Segarra claims NY Fed fired her ‘for Goldman finding’
Nikhil Kumar is The Independent's New York correspondent. He was formerly assistant editor on the foreign desk and has also done a variety of jobs on the city desk, where he wrote about markets, commodities and other business and economics topics.
Saturday 12 October 2013
By early 2012, Carmen Segarra, then a bank examiner at the New York Federal Reserve, had gathered enough information to convince her colleagues whose job it was to keep tabs on big banks that Goldman Sachs, one of the most influential financial institutions in the world, was lacking in its conflicts of interest policies.
But, she claims in a wrongful termination case filed against the Fed this week, her conclusions ultimately led to her being fired, with more senior officials allegedly not willing to accept her findings. She refused when they pressured her to change her findings. Soon afterward, the lawsuit claims, security escorted her out of the New York Fed Building in downtown Manhattan.
The Fed, which oversees Wall Street has a close relationship with Goldman.
“There is a history of employees moving from employment at Goldman to employment at the Federal Reserve and vice versa,” says Ms Segarra’s complaint.
She joined the Fed in 2011. Her job: to work with a team of lawyers and compliance experts to ensure that major financial institutions were complying with prevailing regulations.
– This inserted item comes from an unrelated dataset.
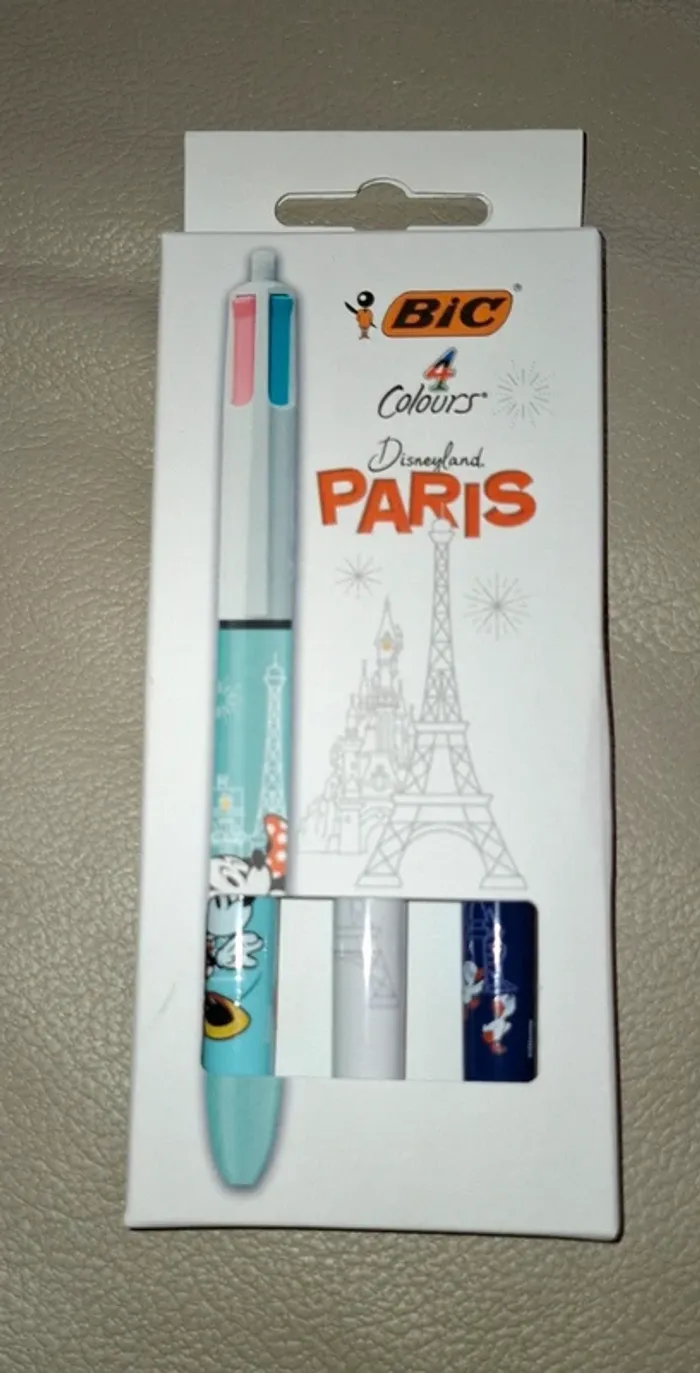 Lot de 3 bic de 4 couleurs Disneyland Paris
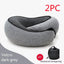 Premium Travel Neck Pillow - U-Shaped Memory Foam Cushion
The first assignment that came her way centered on Goldman’s role in three transactions involving Solyndra, Capmark and the combination of energy companies El Paso and Kinder Morgan. Specifically, she was asked to look at the bank’s conflict of interest programme, according to the complaint.
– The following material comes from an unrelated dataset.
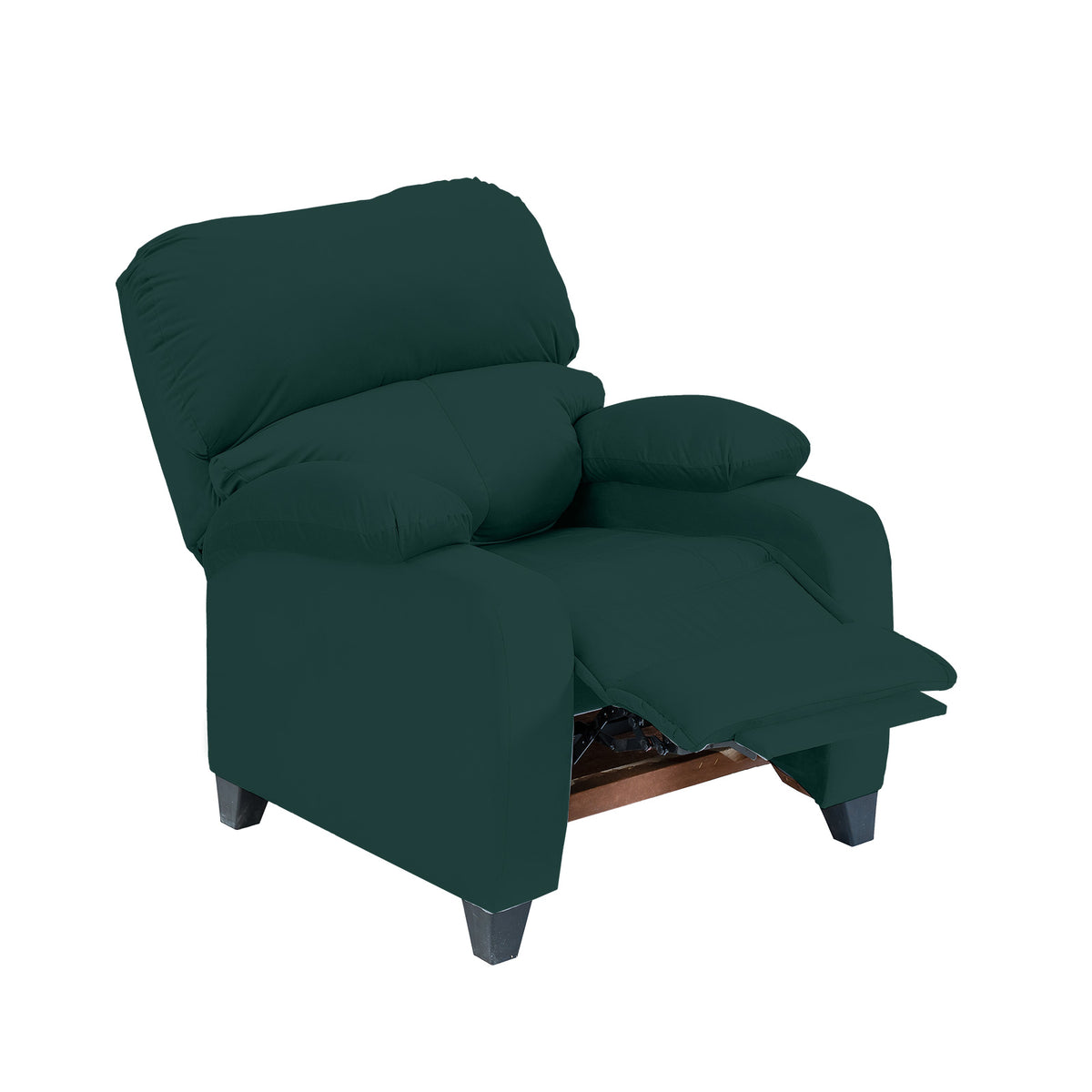 Velvet Classic Recliner Chair - NZ71 Dark Green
What she found was troubling. The bank, it is claimed, did not have a company-wide policy on the matter on “several occasions from 8 November 2011 through to 23 May 2012”.
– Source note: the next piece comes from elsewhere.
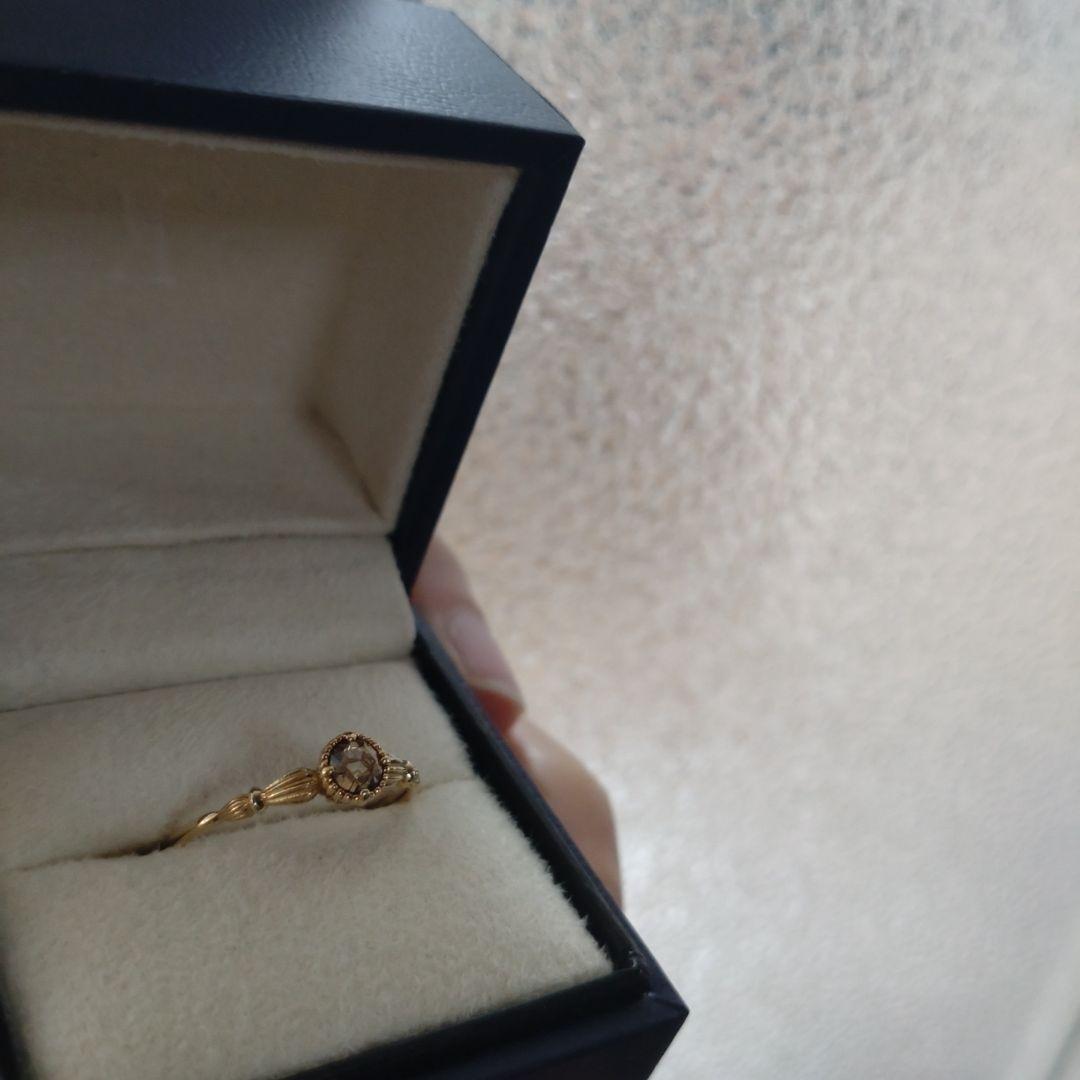 Mei jewelry K18YG ブラウンダイヤ　ローズカット　リング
Following a December 2011 meeting, Michael Silva, who managed the Fed’s relationship with Goldman, allegedly called an “impromptu meeting with [Fed] employees, including Carmen” where he “expressed alarm about the implications of Goldman’s failure to properly manage conflicts of interest”. His worry? That clients and customers might pull their business from the giant bank.
Ms Segarra’s findings eventually led the regulator’s legal and compliance-risk team to agree, in March 2012, that the bank should be pushed down an internal Fed ratings table. While it is not clear if the bank’s regulatory rating was downgraded, the revelation of the vote in 2012 would in itself have sparked controversy.
As Ms Segarra completed her final report, she learnt that, despite knowing otherwise, Mr Silva was in May “considering adopting the position that Goldman had a conflict of interest policy”. She therefore emailed her preliminary findings to Mr Silva and two other Fed executives who are named as defendants in the case, Michael Koh, who was Mr Silva’s deputy, and Jonathan Kim, who was Ms Segarra’s supervisor.
Mr Kim replied to the email saying that it was “premature”. Two days later, on 13 May, Mr Silva did in fact find that Goldman had a firm-wide conflicts policy. It was two days on from that, on 15 May, that Mr Silva and Mr Kim met with Ms Segarra and, according to the lawsuit, “attempted to force her to change the findings of her examination”. She refused. On 23 May, she was led out of the Fed building, her employment terminated by her bosses.
A Goldman Sachs spokesman said it had “no knowledge of internal Fed discussions nor the matters raised by Ms Segarra” and highlighted a report describing its approach to conflicts of interest.
The New York Fed said: “Personnel decisions … are based exclusively on individual job performance and are subject to thorough review. We categorically reject any suggestions to the contrary.”